Indiana’s electric cooperatives are such strong supporters of the seven cooperative principles they’re taking their passion for these pillars of the cooperative movement and are sharing them in other parts of the world.


Through Project Indiana, Hoosiers have brought hope, in the form of electricity, to rural Guatemalan villages. Using donated materials, volunteers bring electricity to these impoverished areas for the first time.


The project was born in the summer of 2012 under the moniker Hoosiers Power the World. One of the largest international endeavors undertaken by electric cooperatives across the U.S., the first trip included 28 linemen, two cooperative executives and staff members from Indiana Electric Cooperatives, the service association of the state’s electric cooperatives. Over a four-week period, the volunteers, working in conjunction with the National Rural Electric Cooperative Association’s International Program, toiled with villagers to erect poles at the precipice of steep drop-offs, running cable through jungle gorges.

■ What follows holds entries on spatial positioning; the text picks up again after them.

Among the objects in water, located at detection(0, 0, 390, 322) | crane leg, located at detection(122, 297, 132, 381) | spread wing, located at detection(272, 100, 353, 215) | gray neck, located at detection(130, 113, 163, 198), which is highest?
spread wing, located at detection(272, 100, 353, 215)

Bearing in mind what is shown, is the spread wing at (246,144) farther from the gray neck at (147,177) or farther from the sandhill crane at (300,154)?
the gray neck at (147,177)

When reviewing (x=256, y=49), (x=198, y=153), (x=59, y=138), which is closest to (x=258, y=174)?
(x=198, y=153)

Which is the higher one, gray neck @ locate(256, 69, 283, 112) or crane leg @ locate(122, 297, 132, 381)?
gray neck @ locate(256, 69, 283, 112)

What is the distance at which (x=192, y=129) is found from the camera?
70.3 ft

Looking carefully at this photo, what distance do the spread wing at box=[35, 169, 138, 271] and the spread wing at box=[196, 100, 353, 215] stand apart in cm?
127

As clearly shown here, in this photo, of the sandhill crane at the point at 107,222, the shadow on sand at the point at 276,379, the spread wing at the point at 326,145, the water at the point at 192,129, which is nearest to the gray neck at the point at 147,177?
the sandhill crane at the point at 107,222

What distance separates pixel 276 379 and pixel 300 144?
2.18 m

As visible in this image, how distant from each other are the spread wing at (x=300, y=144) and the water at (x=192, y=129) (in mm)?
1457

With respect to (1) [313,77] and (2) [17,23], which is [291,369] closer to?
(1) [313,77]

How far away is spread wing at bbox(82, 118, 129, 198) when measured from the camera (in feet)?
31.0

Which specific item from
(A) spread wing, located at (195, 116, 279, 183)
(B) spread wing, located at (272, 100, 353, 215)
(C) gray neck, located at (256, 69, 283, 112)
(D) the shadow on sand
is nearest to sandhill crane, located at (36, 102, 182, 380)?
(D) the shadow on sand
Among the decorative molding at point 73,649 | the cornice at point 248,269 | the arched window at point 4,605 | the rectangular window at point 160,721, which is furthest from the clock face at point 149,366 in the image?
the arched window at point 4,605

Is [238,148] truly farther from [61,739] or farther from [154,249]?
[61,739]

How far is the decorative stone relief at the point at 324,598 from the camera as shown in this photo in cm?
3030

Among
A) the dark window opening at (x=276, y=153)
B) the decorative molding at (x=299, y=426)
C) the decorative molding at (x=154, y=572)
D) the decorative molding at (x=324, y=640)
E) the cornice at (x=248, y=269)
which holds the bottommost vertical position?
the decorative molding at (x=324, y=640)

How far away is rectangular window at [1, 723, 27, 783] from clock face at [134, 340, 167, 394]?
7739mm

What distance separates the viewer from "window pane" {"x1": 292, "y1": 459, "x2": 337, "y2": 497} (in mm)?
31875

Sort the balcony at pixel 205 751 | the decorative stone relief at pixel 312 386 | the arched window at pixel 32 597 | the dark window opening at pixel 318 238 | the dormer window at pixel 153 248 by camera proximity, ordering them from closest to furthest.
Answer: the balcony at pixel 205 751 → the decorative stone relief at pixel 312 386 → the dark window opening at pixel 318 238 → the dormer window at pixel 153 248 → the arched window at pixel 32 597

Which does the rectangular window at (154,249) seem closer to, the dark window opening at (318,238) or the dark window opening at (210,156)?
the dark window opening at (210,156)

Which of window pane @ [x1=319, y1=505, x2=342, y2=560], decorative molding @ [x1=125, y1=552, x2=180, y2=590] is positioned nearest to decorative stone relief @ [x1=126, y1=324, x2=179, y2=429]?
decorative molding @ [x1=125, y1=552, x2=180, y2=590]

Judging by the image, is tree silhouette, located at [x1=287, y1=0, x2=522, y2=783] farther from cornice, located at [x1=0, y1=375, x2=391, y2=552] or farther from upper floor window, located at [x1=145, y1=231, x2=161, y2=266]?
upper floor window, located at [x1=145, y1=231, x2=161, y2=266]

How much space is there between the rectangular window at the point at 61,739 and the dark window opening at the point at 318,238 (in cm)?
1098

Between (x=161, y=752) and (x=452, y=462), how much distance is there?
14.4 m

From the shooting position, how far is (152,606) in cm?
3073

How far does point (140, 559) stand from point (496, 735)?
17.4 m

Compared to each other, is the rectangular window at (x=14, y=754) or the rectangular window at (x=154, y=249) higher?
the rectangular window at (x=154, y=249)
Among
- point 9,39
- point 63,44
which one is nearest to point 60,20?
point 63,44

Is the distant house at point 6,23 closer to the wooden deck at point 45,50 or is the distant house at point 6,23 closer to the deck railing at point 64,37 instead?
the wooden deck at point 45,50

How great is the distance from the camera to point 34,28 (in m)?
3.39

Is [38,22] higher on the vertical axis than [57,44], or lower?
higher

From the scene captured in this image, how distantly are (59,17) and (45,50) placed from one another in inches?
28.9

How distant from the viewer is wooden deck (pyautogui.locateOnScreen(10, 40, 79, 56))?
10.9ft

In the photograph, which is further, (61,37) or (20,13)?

By 2015, the vision grew into Project Indiana and sustainable change — moving beyond electrifying villages to making them better places to live, enhancing the community and encouraging the development of cooperatives — just as happened 85 years ago when the electric cooperatives first brought electricity to rural Indiana.


Through Project Indiana, electric cooperatives are paying it forward, empowering global communities one village at a time. And, we know it all begins with electricity — access to better health care, fresh drinking water, expanded educational opportunities, economic development and increased public safety.


Project Indiana volunteers plan to return to the communities to provide them with other resources and services they so desperately need, and visit other parts of the country to help electrify those communities. It’s the cooperative way.